Aku tersenyum, berusaha semanis  yang aku bisa. “mungkin aku capek aja bang, kerjaan kemaren numpuk, …” kilahku.

Ji tersenyum. Manis sekali, begitu menyejukkan jiwaku. Ji mendekat, meraih kepalaku, lalu mengecup lembut keningku, melambungkan jiwaku ketempat paling sahdu yang pernah manusia rasakan.

“dinda, kalau capek, istirahatlah, nanti abang bantuin kerjaanya…”

“kerjaan abang sendiri sudah banyak bang, rumah tangga masih bisa dinda kerjakan kok …. “

Pagi itu pembicaraan kami berlanjut. Tak seperti biasanya, ji pagi itu kelihatan tidak terburu buru berangkat kepasar mengurusi dagangannya. Dia seperti hendak berlama lama denganku. Pagi itu kami bicara banyak hal, lebih banyak dari yang biasanya kami bicarakan, lebih serius juga rasanya.

“juga tentang Kiran dinda, ingin rasanya aku Kiran itu cepet cepet nikah din.
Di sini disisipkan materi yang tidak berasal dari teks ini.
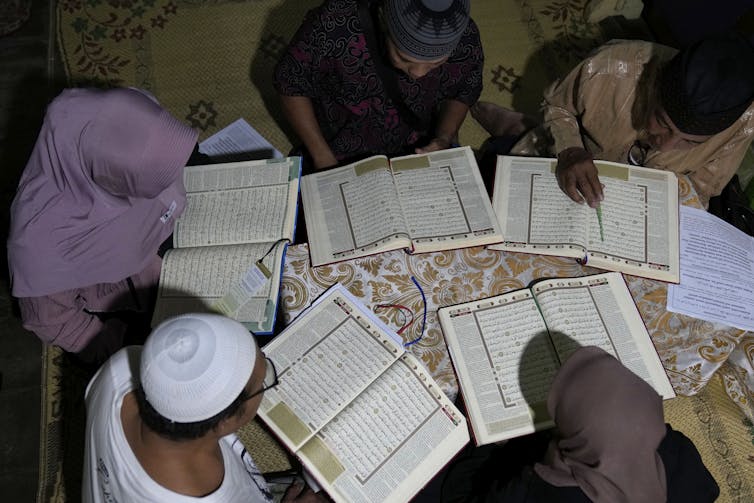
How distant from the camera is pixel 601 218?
5.40ft

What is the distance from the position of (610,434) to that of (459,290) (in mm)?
552

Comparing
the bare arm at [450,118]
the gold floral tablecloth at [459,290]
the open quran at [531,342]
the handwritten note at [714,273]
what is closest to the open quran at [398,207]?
the gold floral tablecloth at [459,290]

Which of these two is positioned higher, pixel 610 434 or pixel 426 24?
pixel 426 24

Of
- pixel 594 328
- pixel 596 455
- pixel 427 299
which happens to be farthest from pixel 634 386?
pixel 427 299

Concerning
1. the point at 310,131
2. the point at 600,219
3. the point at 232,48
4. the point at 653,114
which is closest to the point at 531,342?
the point at 600,219

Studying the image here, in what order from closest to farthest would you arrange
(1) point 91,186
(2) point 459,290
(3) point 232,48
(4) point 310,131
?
(1) point 91,186
(2) point 459,290
(4) point 310,131
(3) point 232,48

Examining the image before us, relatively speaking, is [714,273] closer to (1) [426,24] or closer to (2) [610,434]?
(2) [610,434]

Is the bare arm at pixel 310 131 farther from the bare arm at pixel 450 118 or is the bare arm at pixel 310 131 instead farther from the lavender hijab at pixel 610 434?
the lavender hijab at pixel 610 434

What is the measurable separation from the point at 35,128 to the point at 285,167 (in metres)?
1.93

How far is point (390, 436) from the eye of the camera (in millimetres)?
1335

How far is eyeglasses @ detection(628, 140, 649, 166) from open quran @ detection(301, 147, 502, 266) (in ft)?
2.11

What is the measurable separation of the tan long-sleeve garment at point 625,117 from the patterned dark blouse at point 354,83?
36 cm

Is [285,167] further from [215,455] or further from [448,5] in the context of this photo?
[215,455]

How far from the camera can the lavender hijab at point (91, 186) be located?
1362 millimetres
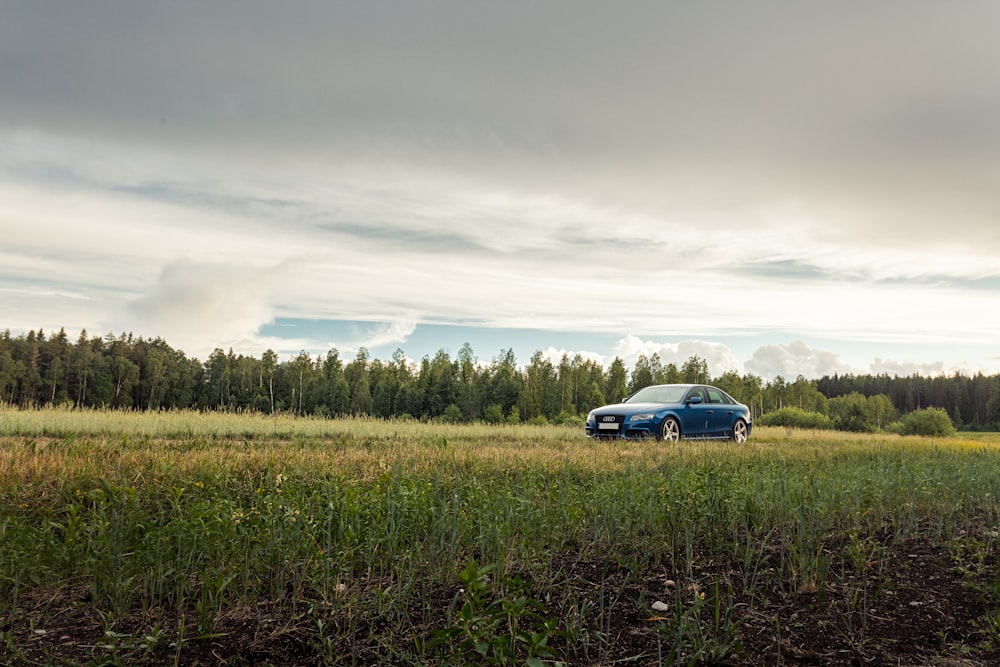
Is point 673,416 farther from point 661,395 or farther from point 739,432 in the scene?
point 739,432

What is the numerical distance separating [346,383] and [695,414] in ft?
205

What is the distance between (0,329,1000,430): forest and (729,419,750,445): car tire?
105 feet

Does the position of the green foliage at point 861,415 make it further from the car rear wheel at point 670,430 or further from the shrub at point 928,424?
the car rear wheel at point 670,430

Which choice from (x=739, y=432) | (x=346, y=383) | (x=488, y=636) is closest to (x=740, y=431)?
(x=739, y=432)

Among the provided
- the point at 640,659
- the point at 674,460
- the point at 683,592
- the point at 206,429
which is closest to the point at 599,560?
the point at 683,592

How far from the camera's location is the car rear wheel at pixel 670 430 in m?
15.3

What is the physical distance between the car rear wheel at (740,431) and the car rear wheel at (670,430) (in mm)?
2886

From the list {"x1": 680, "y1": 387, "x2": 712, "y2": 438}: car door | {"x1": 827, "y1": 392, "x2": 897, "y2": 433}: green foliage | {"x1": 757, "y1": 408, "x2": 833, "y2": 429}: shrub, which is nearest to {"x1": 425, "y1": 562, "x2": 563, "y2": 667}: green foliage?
{"x1": 680, "y1": 387, "x2": 712, "y2": 438}: car door

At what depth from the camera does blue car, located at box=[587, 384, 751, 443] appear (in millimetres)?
15133

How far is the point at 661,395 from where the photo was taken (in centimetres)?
1711

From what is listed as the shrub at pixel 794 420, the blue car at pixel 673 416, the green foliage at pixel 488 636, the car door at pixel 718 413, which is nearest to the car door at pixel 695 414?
the blue car at pixel 673 416

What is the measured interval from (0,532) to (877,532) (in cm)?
721

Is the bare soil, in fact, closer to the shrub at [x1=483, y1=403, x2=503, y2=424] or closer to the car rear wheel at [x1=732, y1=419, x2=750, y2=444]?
the car rear wheel at [x1=732, y1=419, x2=750, y2=444]

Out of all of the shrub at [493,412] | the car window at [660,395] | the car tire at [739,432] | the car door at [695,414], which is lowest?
the shrub at [493,412]
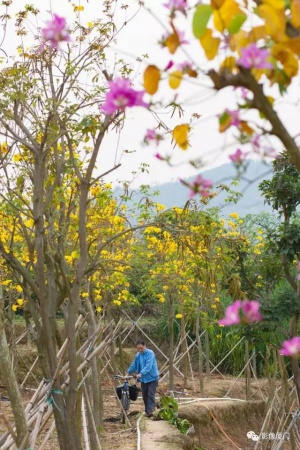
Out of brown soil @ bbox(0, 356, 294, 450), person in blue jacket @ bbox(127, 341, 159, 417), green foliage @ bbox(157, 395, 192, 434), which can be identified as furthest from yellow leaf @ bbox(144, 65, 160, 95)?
green foliage @ bbox(157, 395, 192, 434)

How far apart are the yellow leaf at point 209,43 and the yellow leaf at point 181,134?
0.28m

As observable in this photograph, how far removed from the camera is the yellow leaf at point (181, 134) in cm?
182

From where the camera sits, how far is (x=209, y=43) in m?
1.55

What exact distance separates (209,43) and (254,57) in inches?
3.5

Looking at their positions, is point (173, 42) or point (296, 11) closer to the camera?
point (296, 11)

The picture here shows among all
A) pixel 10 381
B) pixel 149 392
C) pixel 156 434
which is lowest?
pixel 156 434

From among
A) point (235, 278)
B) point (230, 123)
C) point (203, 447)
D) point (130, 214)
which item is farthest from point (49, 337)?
point (203, 447)

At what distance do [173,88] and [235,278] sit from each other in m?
2.84

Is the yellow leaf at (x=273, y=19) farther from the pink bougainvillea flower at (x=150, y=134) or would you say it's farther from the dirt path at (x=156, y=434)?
the dirt path at (x=156, y=434)

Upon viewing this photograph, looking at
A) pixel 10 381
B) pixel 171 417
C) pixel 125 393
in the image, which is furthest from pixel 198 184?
pixel 171 417

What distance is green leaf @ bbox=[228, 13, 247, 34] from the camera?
4.91 ft

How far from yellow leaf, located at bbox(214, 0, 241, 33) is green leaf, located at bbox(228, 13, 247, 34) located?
0.02 meters

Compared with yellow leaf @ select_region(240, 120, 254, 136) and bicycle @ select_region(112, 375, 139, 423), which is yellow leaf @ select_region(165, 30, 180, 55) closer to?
yellow leaf @ select_region(240, 120, 254, 136)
Setidaknya, sekarang ini umurku masih ada….”

“bang ji…” sergahku “ kenapa abang bicara seperti itu bang ….”

“ hidup manusia siapa yang tau dinda, abang bisa pergi kapan saja, bisa sekarang bisa besok atau ….”

“bang ji….! Abang ini ngomong apa sih bang, abang ini masih sehat, gak pantas ngomong seperti itu bang….”

“sekarang ini musimnya orang mati mendadak din…”

“musim? Emang mangga ada musimnya….”

Ji tertawa terkekeh…., aku merasakan wajahku merona sebentar…

“nah itulah din, sebelum tiba waktu abang, abang ingin sekali melihat Kiran menikah …” entah kenapa, mendengar kalimat itu di tuturkan ji, ada sebersit rasa perih yang menjalar di hatiku. Sebentar, sedikit, tapi perih sekali. Tiba tiba saja, selintas, bayangan hidup sendiri tanpa sosok ji di dekatku melintas cepat dan kuat. Menekan jiwaku. “menikahkannya di depan para undangan, melihat calon menantuku seperti apa, h,mmmmm….. “ kali ini ji seperti orang yang sedang menerawang, seolah memandang menembus masa depan “gagahkah? Gantengkah? Kayakah? Atau dari orang yang biasa saja …..”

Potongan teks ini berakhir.